Cluster vulnerability evaluations identify Major Disaster Recovery Areas as the places with the most risk. They are generally found in areas that are biologically delicate, like river confluences or abandoned mine sites. Secondary Disaster Prevention Zones, which have complicated geological characteristics but comparatively lower hazard levels, show the possibility for secondary disasters. General disaster prevention areas need basic disaster management because they cover large areas with few traditional buildings. Strategic core preservation areas are selected as key nodes based on geographic and climatic analyses, integrating multiple villages into contiguous protection zones.

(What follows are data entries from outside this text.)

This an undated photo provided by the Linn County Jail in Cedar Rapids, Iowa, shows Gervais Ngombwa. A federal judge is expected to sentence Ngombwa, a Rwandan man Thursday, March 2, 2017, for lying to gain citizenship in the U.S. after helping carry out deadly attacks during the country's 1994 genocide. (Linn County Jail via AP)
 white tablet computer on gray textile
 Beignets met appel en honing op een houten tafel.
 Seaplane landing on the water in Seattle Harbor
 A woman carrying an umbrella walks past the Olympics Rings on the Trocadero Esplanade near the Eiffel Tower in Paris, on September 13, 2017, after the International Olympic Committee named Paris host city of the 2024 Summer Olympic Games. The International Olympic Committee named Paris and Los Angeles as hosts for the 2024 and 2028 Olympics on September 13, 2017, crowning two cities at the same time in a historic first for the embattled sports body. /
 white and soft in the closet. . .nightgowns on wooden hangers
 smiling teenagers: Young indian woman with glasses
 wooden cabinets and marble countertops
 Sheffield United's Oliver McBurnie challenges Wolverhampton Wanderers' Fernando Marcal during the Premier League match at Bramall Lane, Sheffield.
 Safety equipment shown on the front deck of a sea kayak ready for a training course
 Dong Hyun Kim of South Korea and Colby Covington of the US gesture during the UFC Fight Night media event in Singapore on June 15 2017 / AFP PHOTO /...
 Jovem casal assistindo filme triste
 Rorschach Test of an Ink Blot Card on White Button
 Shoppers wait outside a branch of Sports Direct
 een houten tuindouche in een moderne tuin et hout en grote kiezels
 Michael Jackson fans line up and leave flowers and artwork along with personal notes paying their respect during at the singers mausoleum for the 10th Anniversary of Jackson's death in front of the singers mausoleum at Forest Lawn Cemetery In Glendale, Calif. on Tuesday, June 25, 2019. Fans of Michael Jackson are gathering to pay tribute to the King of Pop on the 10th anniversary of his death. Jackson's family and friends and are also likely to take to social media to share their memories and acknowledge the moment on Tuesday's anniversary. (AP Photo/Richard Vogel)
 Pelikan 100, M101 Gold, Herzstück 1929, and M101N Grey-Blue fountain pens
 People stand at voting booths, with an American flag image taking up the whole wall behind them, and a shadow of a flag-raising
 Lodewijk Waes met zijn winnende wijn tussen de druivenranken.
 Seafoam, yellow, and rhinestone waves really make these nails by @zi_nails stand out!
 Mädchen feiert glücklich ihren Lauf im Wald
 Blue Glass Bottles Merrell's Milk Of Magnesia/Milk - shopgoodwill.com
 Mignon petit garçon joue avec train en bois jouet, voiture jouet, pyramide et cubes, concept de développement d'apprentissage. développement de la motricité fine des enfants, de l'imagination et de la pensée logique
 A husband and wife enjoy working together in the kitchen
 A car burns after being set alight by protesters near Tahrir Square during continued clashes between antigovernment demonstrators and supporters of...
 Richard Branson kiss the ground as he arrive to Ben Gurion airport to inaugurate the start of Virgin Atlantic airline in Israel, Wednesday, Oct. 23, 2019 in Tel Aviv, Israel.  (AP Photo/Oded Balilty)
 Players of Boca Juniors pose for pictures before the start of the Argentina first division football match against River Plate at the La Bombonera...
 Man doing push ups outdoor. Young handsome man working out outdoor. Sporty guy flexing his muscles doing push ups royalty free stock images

Based on the concentrated contiguous disaster prevention zoning of traditional villages, a strategic approach integrating point- and area-based perspectives emphasizes regional synergy beyond individual village protection. Through in-depth analysis of regional characteristics such as geographical conditions and rainfall patterns, core preservation areas of traditional villages with strategic importance are identified as key nodes. Based on inter-regional interactions, multiple traditional villages and their surrounding environments are consolidated into one or more contiguous protection zones.